Saturday, January 24, 2009

Making Nutritious Choices Without Sacrifice

     I started this blog because some of the dieting advice out there is just not realistic for college students. We eat out alot, cost, time and convenience are huge factors and sometimes our friends are bad influences. So I'm always grateful when I find plausible tips out there.
     Now that school's back in session, take-out might be tempting. The Center for Science in the Public Interest has compiled the nutrition information for some common Chinese food into a convenient mock menu. The calorie content in some popular dishes is outrageous. General Tso's Chicken can be expected to have 1300 calories, while Shrimp with Lobster Sauce only has 400. Another good tip they suggest: order food lightly stir-fried.
    MSNBC features reasonable advice in "Get Rid of the Guilt! Trade Up to Healthier Treats." For breakfast, it suggests small changes like trading regular cream cheese for whipped. It doesn't expect you to swear off fast food completely, but does point out that if only McDonald's will do, a regular hamburger is a wiser option than a Big Mac.

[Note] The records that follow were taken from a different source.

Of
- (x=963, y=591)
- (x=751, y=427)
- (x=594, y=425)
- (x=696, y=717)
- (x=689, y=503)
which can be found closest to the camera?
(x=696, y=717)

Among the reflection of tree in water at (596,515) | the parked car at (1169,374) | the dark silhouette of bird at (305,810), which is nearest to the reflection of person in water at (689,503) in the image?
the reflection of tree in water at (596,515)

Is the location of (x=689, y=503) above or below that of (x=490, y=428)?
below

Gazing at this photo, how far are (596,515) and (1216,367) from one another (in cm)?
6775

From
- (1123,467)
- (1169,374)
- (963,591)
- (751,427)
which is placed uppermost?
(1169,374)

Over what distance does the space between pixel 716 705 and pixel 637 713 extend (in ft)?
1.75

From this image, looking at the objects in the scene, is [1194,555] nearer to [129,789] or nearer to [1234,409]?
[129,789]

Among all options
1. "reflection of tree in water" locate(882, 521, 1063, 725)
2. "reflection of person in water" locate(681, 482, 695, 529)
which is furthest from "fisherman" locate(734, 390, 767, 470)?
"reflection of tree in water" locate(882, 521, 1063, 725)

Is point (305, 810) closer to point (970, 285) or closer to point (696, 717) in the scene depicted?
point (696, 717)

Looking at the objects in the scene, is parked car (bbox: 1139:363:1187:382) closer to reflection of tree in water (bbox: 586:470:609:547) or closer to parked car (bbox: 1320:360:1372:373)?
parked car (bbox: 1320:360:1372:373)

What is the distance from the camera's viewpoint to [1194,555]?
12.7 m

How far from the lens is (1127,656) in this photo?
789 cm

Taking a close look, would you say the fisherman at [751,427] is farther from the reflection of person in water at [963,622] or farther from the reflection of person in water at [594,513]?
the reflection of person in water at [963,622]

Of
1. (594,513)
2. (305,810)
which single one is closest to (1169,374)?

If going out with friends to a Mexican restaurant, choose chicken fajitas over the quesadilla. The article even offers reasonable dessert choices.
     Even with the best of intentions, students aren't going to be preparing themselves three nutritious meals a day, every day. Making realistic food choices, like those featured at CSPI and MSNBC, keep us from spending unhealthy amounts of time planning food intake, and help prevent future overeating. If you don't deprive yourself, cravings won't become overwhelming later.